# The Evolution of Polynomials

It’s always fascinating to see what’s going on in textbooks of the olden days, and National Treasure @mathsjem recently found a beauty of its type. Look at those whences! Check out the subjunctives! It thrills the heart, doesn’t it? ((If one were so inclined, one might even shiver in ecstasy.))

What caught my attention, though, was *evolution* - in this context, taking square or cube (or, presumably, higher) roots of an expression.

I know! There's a whole chapter on each of them. Looks complicated... pic.twitter.com/DWPH4e96Ip

— Jo Morgan (@mathsjem) January 3, 2018

I haven’t studied this method in detail - it looks similar in flavour to finding square roots by long division, which International Legend @colinthemathmo has discussed, at least for numbers .

However, it got me thinking: how would I find the cube root of $c(x) = 27 + 108x + 90x^2 + 80x^3 - 60x^4 + 48x^5 - 8x^6$?

### Quick and dirty

If we’re allowed to assume that $c(x)$ is a perfect cube, then it’s not tricky at all: it’s a degree-6 polynomial, so its cube root must be quadratic; the constant term is clearly 3 and the $x^2$ coefficient is just as clearly -2.

That means $c(x) = \br{ 3 + bx - 2x^2}^3$, for some value of $b$.

Assuming $x$ is small enough that we can ignore $x^2$ terms and higher, expanding the bracket with the binomial expansion gives $c(x) \approx 27 + 27bx$, and $b=4$.
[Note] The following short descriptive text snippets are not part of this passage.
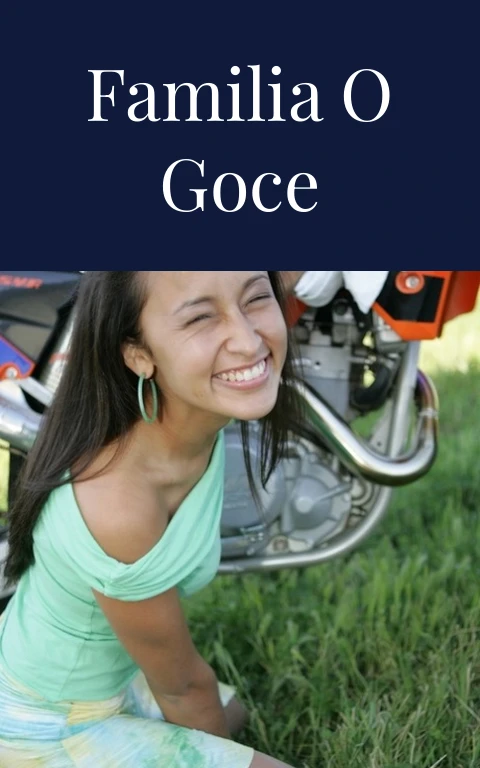 Familia o goce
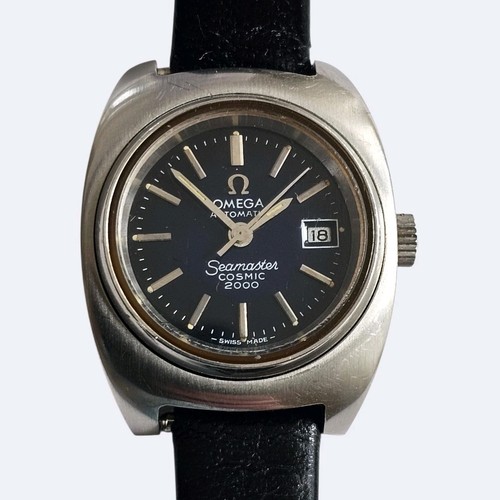 Omega seamaster cosmic - seamaster,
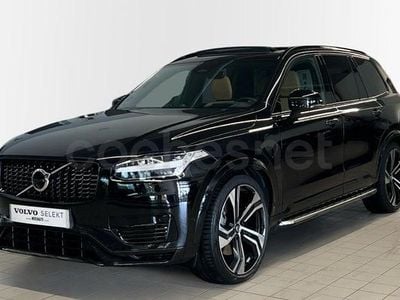 Usado Volvo XC90 Ultra 455 CV (334 kW) 2024 Negro SUV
Expanding the whole thing properly gives the same answer - which I leave as an exercise.

### Binomial expansion

As an alternative to assuming the form of the solution, it’s also possible to use the general binomial expansion (at least for small $x$) to figure out the cube root of $c(x)$.

Suppose we write $c(x) = 27 + x\br{108 + 90x + 80x^2 + …}$ and work out $\br{c(x)}^{\frac{1}{3}}$?

The general form for $\br{a+bx}^{\frac{1}{3}}$ is $a^{\frac{1}{3}} + \frac{1}{3}a^{-\frac{2}{3}}bx - \frac{1}{9}a^{-\frac{5}{3}}b^2x^2 + …$

That looks a mess; however, $a$ behaves quite nicely here and simplifies the whole thing down to $3 + \frac{1}{27} bx - \frac{1}{3^{7}}b^2 x^2 + …$

There’s a bit of book-keeping to do here, because $b$ is a bit of a monster, but stick with it: $\frac{1}{27} bx = 4x + \frac{10}{3}x^2 + …$, while $\frac{1}{3^7} b^2x^2 = \frac{108^2}{3^7} x^2 + …$.

What’s $\frac{108^2}{3^7}$? I don’t know off the top of my head. I do know that $108 = 2^2 \times 3^3$, so $108^2 = 2^4 \times 3^6$ …

#### A ninja!

*Whoosh*

“It’s 11,664, because $(100+k)^2 = 10,000 + 200k + k^2$.”

*Whoosh*

#### As I was saying

… which leaves us with $\frac{16}{3}$.

So, we have an answer – assuming we only need to go up to the $x^2$ term – of $3 + 4x + \br{\frac{10}{3}- \frac{16}{3}}x^2$, which works out to $3 + 4x - 2x^2$ again.

### Checking

The only problem left is checking whether we really *have* gone far enough. One option is to cube the answer, but you don’t really want to be doing that every time you extract a term.

Presumably, something in the original method given in Jo’s Victorian textbook checks for a remainder, but I don’t really feel like wading through it to figure it out. Perhaps you, dear reader, can enlighten us all?